[START Selected extract]
Takfir -- the condemnation of a Muslim
by another Muslim as a kafir
(i.e., disbelievers outside
the pale of Islam) -- is strictly
prohibited in the Quran, the
Hadith, and the writings of
many eminent Muslim authorities.
But fatwas of apostasy and
heresy as well as kufr within
the Muslim ummah are neither
few nor far in between.
After Prophet Mohammad's death the leaders
of the Muslim community consensually
chose Hadrat Abu Bakr, the
Prophet's father-in-law and
one of his earliest followers,
to succeed him. At that time
some persons favored Hadrat
Ali, Prophet Mohammad's cousin
and the husband of his daughter
Fatima, but Ali and his supporters
(the Shia
Ali, or Party of Ali) eventually
recognized the community's
choice. The next two caliphs
(successors)--Hadrat Umar,
who succeeded in A.D.634,
and Hadrat Usman, who took
power in A.D.644--enjoyed
the recognition of the entire
community. When Ali finally
succeeded to the caliphate
in A.D.656, Muawiyah, governor
of Syria, rebelled in the
name of his murdered kinsman
Uthman. After the ensuing
civil war, Ali moved his capital
to Iraq, where he was murdered
shortly there after.
[END Selected extract]
■ Stated exercise: Retype everything from "Takfir -- the" down to "eminent Muslim authorities." in the passage on takfir above, changing no word or punctuation mark.
[START Data records]
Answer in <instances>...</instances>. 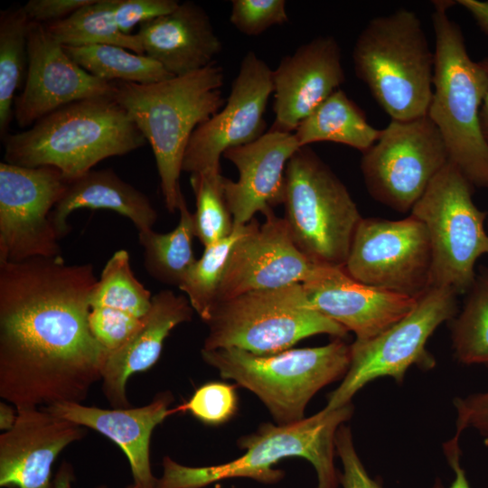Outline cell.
Wrapping results in <instances>:
<instances>
[{"label": "cell", "instance_id": "cell-43", "mask_svg": "<svg viewBox=\"0 0 488 488\" xmlns=\"http://www.w3.org/2000/svg\"><path fill=\"white\" fill-rule=\"evenodd\" d=\"M74 480V472L71 465L68 462H63L54 476L55 488H71ZM100 488H106L104 486ZM126 488H138L137 485L132 483Z\"/></svg>", "mask_w": 488, "mask_h": 488}, {"label": "cell", "instance_id": "cell-27", "mask_svg": "<svg viewBox=\"0 0 488 488\" xmlns=\"http://www.w3.org/2000/svg\"><path fill=\"white\" fill-rule=\"evenodd\" d=\"M294 134L300 147L333 142L363 153L377 142L381 130L371 126L364 111L338 89L298 125Z\"/></svg>", "mask_w": 488, "mask_h": 488}, {"label": "cell", "instance_id": "cell-36", "mask_svg": "<svg viewBox=\"0 0 488 488\" xmlns=\"http://www.w3.org/2000/svg\"><path fill=\"white\" fill-rule=\"evenodd\" d=\"M284 0H232L230 22L241 33L257 36L288 21Z\"/></svg>", "mask_w": 488, "mask_h": 488}, {"label": "cell", "instance_id": "cell-25", "mask_svg": "<svg viewBox=\"0 0 488 488\" xmlns=\"http://www.w3.org/2000/svg\"><path fill=\"white\" fill-rule=\"evenodd\" d=\"M152 297L135 276L129 253L117 250L89 296V322L94 337L108 351L120 347L140 326Z\"/></svg>", "mask_w": 488, "mask_h": 488}, {"label": "cell", "instance_id": "cell-19", "mask_svg": "<svg viewBox=\"0 0 488 488\" xmlns=\"http://www.w3.org/2000/svg\"><path fill=\"white\" fill-rule=\"evenodd\" d=\"M275 121L270 129L295 132L345 80L342 52L333 36H318L280 61L272 73Z\"/></svg>", "mask_w": 488, "mask_h": 488}, {"label": "cell", "instance_id": "cell-42", "mask_svg": "<svg viewBox=\"0 0 488 488\" xmlns=\"http://www.w3.org/2000/svg\"><path fill=\"white\" fill-rule=\"evenodd\" d=\"M456 4L470 13L481 31L488 35V1L458 0Z\"/></svg>", "mask_w": 488, "mask_h": 488}, {"label": "cell", "instance_id": "cell-41", "mask_svg": "<svg viewBox=\"0 0 488 488\" xmlns=\"http://www.w3.org/2000/svg\"><path fill=\"white\" fill-rule=\"evenodd\" d=\"M459 436L455 435L450 441L444 446V451L447 461L455 472V479L449 488H471L465 470L460 465V449L458 446ZM434 488H444L441 484L436 483Z\"/></svg>", "mask_w": 488, "mask_h": 488}, {"label": "cell", "instance_id": "cell-29", "mask_svg": "<svg viewBox=\"0 0 488 488\" xmlns=\"http://www.w3.org/2000/svg\"><path fill=\"white\" fill-rule=\"evenodd\" d=\"M116 0H93L67 18L44 25L62 46L111 44L145 54L139 36L122 33L115 21Z\"/></svg>", "mask_w": 488, "mask_h": 488}, {"label": "cell", "instance_id": "cell-14", "mask_svg": "<svg viewBox=\"0 0 488 488\" xmlns=\"http://www.w3.org/2000/svg\"><path fill=\"white\" fill-rule=\"evenodd\" d=\"M68 183L52 166L0 163V263L61 256L50 214Z\"/></svg>", "mask_w": 488, "mask_h": 488}, {"label": "cell", "instance_id": "cell-6", "mask_svg": "<svg viewBox=\"0 0 488 488\" xmlns=\"http://www.w3.org/2000/svg\"><path fill=\"white\" fill-rule=\"evenodd\" d=\"M352 57L357 78L390 120L427 115L435 53L415 12L403 8L371 18L359 33Z\"/></svg>", "mask_w": 488, "mask_h": 488}, {"label": "cell", "instance_id": "cell-12", "mask_svg": "<svg viewBox=\"0 0 488 488\" xmlns=\"http://www.w3.org/2000/svg\"><path fill=\"white\" fill-rule=\"evenodd\" d=\"M440 133L427 115L390 120L362 153L361 171L370 195L399 212H410L448 162Z\"/></svg>", "mask_w": 488, "mask_h": 488}, {"label": "cell", "instance_id": "cell-46", "mask_svg": "<svg viewBox=\"0 0 488 488\" xmlns=\"http://www.w3.org/2000/svg\"><path fill=\"white\" fill-rule=\"evenodd\" d=\"M487 226H488V224H487ZM487 232H488V228H487Z\"/></svg>", "mask_w": 488, "mask_h": 488}, {"label": "cell", "instance_id": "cell-8", "mask_svg": "<svg viewBox=\"0 0 488 488\" xmlns=\"http://www.w3.org/2000/svg\"><path fill=\"white\" fill-rule=\"evenodd\" d=\"M283 204L296 248L317 266L343 268L362 217L343 183L308 146L286 164Z\"/></svg>", "mask_w": 488, "mask_h": 488}, {"label": "cell", "instance_id": "cell-18", "mask_svg": "<svg viewBox=\"0 0 488 488\" xmlns=\"http://www.w3.org/2000/svg\"><path fill=\"white\" fill-rule=\"evenodd\" d=\"M85 433L84 427L43 407L17 409L14 427L0 435V486L55 488L52 465L65 447Z\"/></svg>", "mask_w": 488, "mask_h": 488}, {"label": "cell", "instance_id": "cell-38", "mask_svg": "<svg viewBox=\"0 0 488 488\" xmlns=\"http://www.w3.org/2000/svg\"><path fill=\"white\" fill-rule=\"evenodd\" d=\"M176 0H116L114 17L118 29L133 34V28L154 18L172 13Z\"/></svg>", "mask_w": 488, "mask_h": 488}, {"label": "cell", "instance_id": "cell-20", "mask_svg": "<svg viewBox=\"0 0 488 488\" xmlns=\"http://www.w3.org/2000/svg\"><path fill=\"white\" fill-rule=\"evenodd\" d=\"M301 148L294 132L269 129L257 140L224 152L239 172L234 182L223 176V190L234 227L249 223L257 212L264 216L285 197L288 161Z\"/></svg>", "mask_w": 488, "mask_h": 488}, {"label": "cell", "instance_id": "cell-21", "mask_svg": "<svg viewBox=\"0 0 488 488\" xmlns=\"http://www.w3.org/2000/svg\"><path fill=\"white\" fill-rule=\"evenodd\" d=\"M312 306L352 331L356 341L380 334L408 314L418 298L360 283L343 267H322L302 284Z\"/></svg>", "mask_w": 488, "mask_h": 488}, {"label": "cell", "instance_id": "cell-7", "mask_svg": "<svg viewBox=\"0 0 488 488\" xmlns=\"http://www.w3.org/2000/svg\"><path fill=\"white\" fill-rule=\"evenodd\" d=\"M202 360L221 377L254 393L277 425L305 418L311 399L345 376L352 350L343 339L328 344L258 355L237 349L201 350Z\"/></svg>", "mask_w": 488, "mask_h": 488}, {"label": "cell", "instance_id": "cell-5", "mask_svg": "<svg viewBox=\"0 0 488 488\" xmlns=\"http://www.w3.org/2000/svg\"><path fill=\"white\" fill-rule=\"evenodd\" d=\"M454 5L433 2L435 67L427 116L440 133L448 160L474 186L488 188V145L480 123L488 76L469 56L460 26L447 14Z\"/></svg>", "mask_w": 488, "mask_h": 488}, {"label": "cell", "instance_id": "cell-13", "mask_svg": "<svg viewBox=\"0 0 488 488\" xmlns=\"http://www.w3.org/2000/svg\"><path fill=\"white\" fill-rule=\"evenodd\" d=\"M431 245L424 224L405 219L362 218L343 267L354 280L418 298L431 287Z\"/></svg>", "mask_w": 488, "mask_h": 488}, {"label": "cell", "instance_id": "cell-39", "mask_svg": "<svg viewBox=\"0 0 488 488\" xmlns=\"http://www.w3.org/2000/svg\"><path fill=\"white\" fill-rule=\"evenodd\" d=\"M457 411L456 434L466 428H474L488 436V391L475 393L454 401Z\"/></svg>", "mask_w": 488, "mask_h": 488}, {"label": "cell", "instance_id": "cell-45", "mask_svg": "<svg viewBox=\"0 0 488 488\" xmlns=\"http://www.w3.org/2000/svg\"><path fill=\"white\" fill-rule=\"evenodd\" d=\"M488 76V57L479 61ZM480 123L483 136L488 145V89L480 111Z\"/></svg>", "mask_w": 488, "mask_h": 488}, {"label": "cell", "instance_id": "cell-1", "mask_svg": "<svg viewBox=\"0 0 488 488\" xmlns=\"http://www.w3.org/2000/svg\"><path fill=\"white\" fill-rule=\"evenodd\" d=\"M91 263H0V397L16 409L81 403L108 354L89 322Z\"/></svg>", "mask_w": 488, "mask_h": 488}, {"label": "cell", "instance_id": "cell-17", "mask_svg": "<svg viewBox=\"0 0 488 488\" xmlns=\"http://www.w3.org/2000/svg\"><path fill=\"white\" fill-rule=\"evenodd\" d=\"M27 54L24 87L14 104V116L21 127L33 126L68 104L114 94L113 82L84 70L43 24L31 23Z\"/></svg>", "mask_w": 488, "mask_h": 488}, {"label": "cell", "instance_id": "cell-34", "mask_svg": "<svg viewBox=\"0 0 488 488\" xmlns=\"http://www.w3.org/2000/svg\"><path fill=\"white\" fill-rule=\"evenodd\" d=\"M190 183L196 202L192 213L195 236L205 248L231 234L233 218L226 202L221 173L192 174Z\"/></svg>", "mask_w": 488, "mask_h": 488}, {"label": "cell", "instance_id": "cell-4", "mask_svg": "<svg viewBox=\"0 0 488 488\" xmlns=\"http://www.w3.org/2000/svg\"><path fill=\"white\" fill-rule=\"evenodd\" d=\"M353 412L352 404L318 413L287 425L261 424L238 441L245 453L220 465L188 466L169 456L163 459V474L156 488H202L231 478H249L265 484L280 482L285 473L274 466L287 457L310 462L317 474V488H337L339 473L334 466L335 436Z\"/></svg>", "mask_w": 488, "mask_h": 488}, {"label": "cell", "instance_id": "cell-26", "mask_svg": "<svg viewBox=\"0 0 488 488\" xmlns=\"http://www.w3.org/2000/svg\"><path fill=\"white\" fill-rule=\"evenodd\" d=\"M79 209L110 210L129 219L138 232L153 230L157 212L148 197L112 169L89 170L70 181L50 221L59 239L70 231L68 219Z\"/></svg>", "mask_w": 488, "mask_h": 488}, {"label": "cell", "instance_id": "cell-44", "mask_svg": "<svg viewBox=\"0 0 488 488\" xmlns=\"http://www.w3.org/2000/svg\"><path fill=\"white\" fill-rule=\"evenodd\" d=\"M17 418V409L16 408L6 402L0 403V429L7 431L11 429Z\"/></svg>", "mask_w": 488, "mask_h": 488}, {"label": "cell", "instance_id": "cell-16", "mask_svg": "<svg viewBox=\"0 0 488 488\" xmlns=\"http://www.w3.org/2000/svg\"><path fill=\"white\" fill-rule=\"evenodd\" d=\"M265 219L262 224L252 219L234 243L217 303L250 291L303 284L322 267L296 248L284 218L271 211Z\"/></svg>", "mask_w": 488, "mask_h": 488}, {"label": "cell", "instance_id": "cell-33", "mask_svg": "<svg viewBox=\"0 0 488 488\" xmlns=\"http://www.w3.org/2000/svg\"><path fill=\"white\" fill-rule=\"evenodd\" d=\"M244 229L245 225L234 227L229 237L205 247L202 257L196 259L179 286L204 323L217 303L230 252Z\"/></svg>", "mask_w": 488, "mask_h": 488}, {"label": "cell", "instance_id": "cell-9", "mask_svg": "<svg viewBox=\"0 0 488 488\" xmlns=\"http://www.w3.org/2000/svg\"><path fill=\"white\" fill-rule=\"evenodd\" d=\"M205 324L203 350L237 348L258 355L291 349L316 334L343 339L348 333L312 306L302 284L250 291L221 301Z\"/></svg>", "mask_w": 488, "mask_h": 488}, {"label": "cell", "instance_id": "cell-30", "mask_svg": "<svg viewBox=\"0 0 488 488\" xmlns=\"http://www.w3.org/2000/svg\"><path fill=\"white\" fill-rule=\"evenodd\" d=\"M62 47L84 70L105 81L152 84L174 77L149 56L129 52L120 46L95 44Z\"/></svg>", "mask_w": 488, "mask_h": 488}, {"label": "cell", "instance_id": "cell-24", "mask_svg": "<svg viewBox=\"0 0 488 488\" xmlns=\"http://www.w3.org/2000/svg\"><path fill=\"white\" fill-rule=\"evenodd\" d=\"M144 53L172 76H183L215 62L222 43L206 11L192 1L139 24Z\"/></svg>", "mask_w": 488, "mask_h": 488}, {"label": "cell", "instance_id": "cell-47", "mask_svg": "<svg viewBox=\"0 0 488 488\" xmlns=\"http://www.w3.org/2000/svg\"><path fill=\"white\" fill-rule=\"evenodd\" d=\"M234 488V487H233Z\"/></svg>", "mask_w": 488, "mask_h": 488}, {"label": "cell", "instance_id": "cell-2", "mask_svg": "<svg viewBox=\"0 0 488 488\" xmlns=\"http://www.w3.org/2000/svg\"><path fill=\"white\" fill-rule=\"evenodd\" d=\"M223 70L215 62L152 84L113 81L115 100L150 144L166 209L178 210L179 178L189 139L225 104Z\"/></svg>", "mask_w": 488, "mask_h": 488}, {"label": "cell", "instance_id": "cell-3", "mask_svg": "<svg viewBox=\"0 0 488 488\" xmlns=\"http://www.w3.org/2000/svg\"><path fill=\"white\" fill-rule=\"evenodd\" d=\"M5 163L52 166L70 182L99 162L127 155L146 140L113 96L63 106L22 132L4 138Z\"/></svg>", "mask_w": 488, "mask_h": 488}, {"label": "cell", "instance_id": "cell-32", "mask_svg": "<svg viewBox=\"0 0 488 488\" xmlns=\"http://www.w3.org/2000/svg\"><path fill=\"white\" fill-rule=\"evenodd\" d=\"M462 311L451 321L452 343L457 360L488 365V272L468 290Z\"/></svg>", "mask_w": 488, "mask_h": 488}, {"label": "cell", "instance_id": "cell-15", "mask_svg": "<svg viewBox=\"0 0 488 488\" xmlns=\"http://www.w3.org/2000/svg\"><path fill=\"white\" fill-rule=\"evenodd\" d=\"M273 70L254 52H248L223 107L192 134L182 170L221 173L228 149L251 143L265 134L264 115L273 93Z\"/></svg>", "mask_w": 488, "mask_h": 488}, {"label": "cell", "instance_id": "cell-40", "mask_svg": "<svg viewBox=\"0 0 488 488\" xmlns=\"http://www.w3.org/2000/svg\"><path fill=\"white\" fill-rule=\"evenodd\" d=\"M93 0H30L22 9L31 23L50 24L63 20Z\"/></svg>", "mask_w": 488, "mask_h": 488}, {"label": "cell", "instance_id": "cell-31", "mask_svg": "<svg viewBox=\"0 0 488 488\" xmlns=\"http://www.w3.org/2000/svg\"><path fill=\"white\" fill-rule=\"evenodd\" d=\"M31 22L20 6L0 14V136L7 135L14 94L28 64L27 41Z\"/></svg>", "mask_w": 488, "mask_h": 488}, {"label": "cell", "instance_id": "cell-35", "mask_svg": "<svg viewBox=\"0 0 488 488\" xmlns=\"http://www.w3.org/2000/svg\"><path fill=\"white\" fill-rule=\"evenodd\" d=\"M177 411H189L193 418L209 426L222 425L238 411L235 387L221 381L207 382L178 407Z\"/></svg>", "mask_w": 488, "mask_h": 488}, {"label": "cell", "instance_id": "cell-37", "mask_svg": "<svg viewBox=\"0 0 488 488\" xmlns=\"http://www.w3.org/2000/svg\"><path fill=\"white\" fill-rule=\"evenodd\" d=\"M335 452L343 465V473L339 474L343 488H381L366 472L355 450L351 429L344 424L336 432Z\"/></svg>", "mask_w": 488, "mask_h": 488}, {"label": "cell", "instance_id": "cell-11", "mask_svg": "<svg viewBox=\"0 0 488 488\" xmlns=\"http://www.w3.org/2000/svg\"><path fill=\"white\" fill-rule=\"evenodd\" d=\"M456 292L447 286H431L418 298L414 309L380 334L351 345L350 367L341 384L327 398V409L352 403L367 383L380 377L401 382L411 365L435 366L426 344L436 329L457 314Z\"/></svg>", "mask_w": 488, "mask_h": 488}, {"label": "cell", "instance_id": "cell-23", "mask_svg": "<svg viewBox=\"0 0 488 488\" xmlns=\"http://www.w3.org/2000/svg\"><path fill=\"white\" fill-rule=\"evenodd\" d=\"M193 308L187 296L165 289L154 295L138 329L116 350L108 351L102 370V391L113 408H127V383L158 361L164 343L177 325L190 322Z\"/></svg>", "mask_w": 488, "mask_h": 488}, {"label": "cell", "instance_id": "cell-22", "mask_svg": "<svg viewBox=\"0 0 488 488\" xmlns=\"http://www.w3.org/2000/svg\"><path fill=\"white\" fill-rule=\"evenodd\" d=\"M170 391L158 393L153 400L135 408H100L81 403L64 402L43 407L59 418L92 428L109 438L124 452L130 465L133 483L138 488H156L152 473L150 441L154 429L177 411L169 407Z\"/></svg>", "mask_w": 488, "mask_h": 488}, {"label": "cell", "instance_id": "cell-10", "mask_svg": "<svg viewBox=\"0 0 488 488\" xmlns=\"http://www.w3.org/2000/svg\"><path fill=\"white\" fill-rule=\"evenodd\" d=\"M473 184L448 161L410 213L426 227L431 245V286L467 293L475 264L488 254L486 213L473 200Z\"/></svg>", "mask_w": 488, "mask_h": 488}, {"label": "cell", "instance_id": "cell-28", "mask_svg": "<svg viewBox=\"0 0 488 488\" xmlns=\"http://www.w3.org/2000/svg\"><path fill=\"white\" fill-rule=\"evenodd\" d=\"M178 211L179 222L172 231L158 233L149 230L138 232V239L144 249L146 272L161 283L179 287L197 258L193 251V215L183 193Z\"/></svg>", "mask_w": 488, "mask_h": 488}]
</instances>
[END Data records]
■ Task answer:
Takfir -- the condemnation of a Muslim
by another Muslim as a kafir
(i.e., disbelievers outside
the pale of Islam) -- is strictly
prohibited in the Quran, the
Hadith, and the writings of
many eminent Muslim authorities.